A Cimeira do Clima COP28, que arranca hoje no Dubai, centrar-se-á nos progressos realizados desde o Acordo de Paris de 2015 e na forma de nos aproximarmos dos objectivos climáticos estabelecidos. Embora as emissões de gases com efeito de estufa tenham aumentado, fizeram-no a um ritmo mais lento do que o previsto, indicando um possível limite de aquecimento global de 2,7 graus Celsius, abaixo dos 3,5 graus anteriormente estimados.

O "balanço global" será fundamental no Dubai onde os países avaliarão os seus progressos e insuficiências na luta contra as alterações climáticas. No entanto, a redução das emissões ainda não se concretizou plenamente.

Apesar dos progressos, os efeitos das alterações climáticas já estão a causar estragos, com fenómenos extremos, como ondas de calor e inundações, a causarem milhares de mortes na Europa, no Paquistão e na Líbia. Estes impactos, mais graves do que o previsto, sublinham a urgência de uma acção mais decisiva e firme.

COMBUSTÍVEIS FÓSSEIS

Uma das questões centrais será o futuro dos combustíveis fósseis. As negociações, conduzidas por um director-geral de uma companhia petrolífera, centrar-se-ão na necessidade de eliminar progressivamente o carvão, o petróleo e o gás. Embora esta escolha tenha sido criticada por activistas e cientistas, argumenta-se que o envolvimento da indústria nas conversações poderia facilitar concessões importantes.

Ao mesmo tempo, a ausência de líderes mundiais como Joe Biden e o Papa (este último devido a doença) levanta questões sobre o empenhamento político global.
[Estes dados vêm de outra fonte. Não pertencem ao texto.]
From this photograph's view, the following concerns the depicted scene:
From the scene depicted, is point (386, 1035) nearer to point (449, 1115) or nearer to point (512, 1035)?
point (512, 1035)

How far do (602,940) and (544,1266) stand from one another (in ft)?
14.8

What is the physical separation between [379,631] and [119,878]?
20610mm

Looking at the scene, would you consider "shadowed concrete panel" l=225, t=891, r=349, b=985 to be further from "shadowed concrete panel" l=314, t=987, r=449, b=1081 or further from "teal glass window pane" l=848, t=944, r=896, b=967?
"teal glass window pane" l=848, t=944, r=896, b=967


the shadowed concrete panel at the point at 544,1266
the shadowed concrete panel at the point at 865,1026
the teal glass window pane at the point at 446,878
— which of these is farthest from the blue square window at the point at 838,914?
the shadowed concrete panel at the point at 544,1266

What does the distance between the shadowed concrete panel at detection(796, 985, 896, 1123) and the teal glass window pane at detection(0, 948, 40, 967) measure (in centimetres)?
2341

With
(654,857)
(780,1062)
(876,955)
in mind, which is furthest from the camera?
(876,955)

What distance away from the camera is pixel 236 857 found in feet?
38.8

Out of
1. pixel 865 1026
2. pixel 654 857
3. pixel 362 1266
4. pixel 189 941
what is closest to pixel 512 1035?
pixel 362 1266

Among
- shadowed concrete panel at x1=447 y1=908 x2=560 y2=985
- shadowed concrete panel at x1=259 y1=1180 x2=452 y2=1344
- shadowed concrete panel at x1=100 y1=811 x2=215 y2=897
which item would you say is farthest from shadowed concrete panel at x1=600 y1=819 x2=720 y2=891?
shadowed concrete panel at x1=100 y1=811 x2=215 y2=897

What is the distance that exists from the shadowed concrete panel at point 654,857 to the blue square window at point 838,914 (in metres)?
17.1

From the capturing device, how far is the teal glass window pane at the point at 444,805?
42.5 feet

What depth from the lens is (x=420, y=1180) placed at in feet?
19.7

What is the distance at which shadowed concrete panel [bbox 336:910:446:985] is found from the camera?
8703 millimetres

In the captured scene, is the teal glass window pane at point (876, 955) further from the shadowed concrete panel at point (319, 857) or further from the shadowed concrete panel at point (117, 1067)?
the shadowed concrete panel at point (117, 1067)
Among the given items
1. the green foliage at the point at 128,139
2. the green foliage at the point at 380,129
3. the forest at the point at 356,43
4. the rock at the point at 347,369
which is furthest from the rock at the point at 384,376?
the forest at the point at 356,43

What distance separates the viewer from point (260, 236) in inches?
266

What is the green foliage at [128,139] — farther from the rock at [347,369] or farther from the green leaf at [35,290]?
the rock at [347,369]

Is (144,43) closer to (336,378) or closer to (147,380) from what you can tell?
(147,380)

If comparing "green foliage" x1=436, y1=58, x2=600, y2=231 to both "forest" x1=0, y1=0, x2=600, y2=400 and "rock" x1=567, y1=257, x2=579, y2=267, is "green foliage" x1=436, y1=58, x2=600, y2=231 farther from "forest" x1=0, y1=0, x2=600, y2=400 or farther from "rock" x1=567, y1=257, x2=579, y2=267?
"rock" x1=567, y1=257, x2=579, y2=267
Apesar dos progressos registados nos acordos sobre energias renováveis e eficiência energética, muitos argumentam que não são suficientes. A necessidade de erradicar os combustíveis fósseis do modelo económico global é clara.

CONTRADIÇÕES

Os activistas ambientais e os funcionários da ONU criticam a dualidade dos governos que, por um lado, prometem reduzir as emissões e, por outro, aprovam novos projectos de petróleo e gás. Esta contradição põe em risco a transição energética global e o futuro da humanidade.

No site oficial do certame, os Emirados Árabes Unidos – aos quais pertence o Dubai – recordam que foram "o primeiro país da região a ratificar o Acordo de Paris, a comprometer-se com uma redução de emissões em toda a economia e a anunciar uma iniciativa estratégica Net Zero até 2050" e sublinham o seu compromisso em "aumentar a ambição nesta década crítica para a acção climática". Os críticos da actual presidência do certame recordam que o país é um um dos maiores exportadores de combustíveis fósseis do mundo e não entendem que Sultan Ahmed Al Jaber, ministro da Indústria dos Emirados Árabes Unidos e director-executivo da empresa petrolífera nacional ADNOC, seja o presidente da cimeira.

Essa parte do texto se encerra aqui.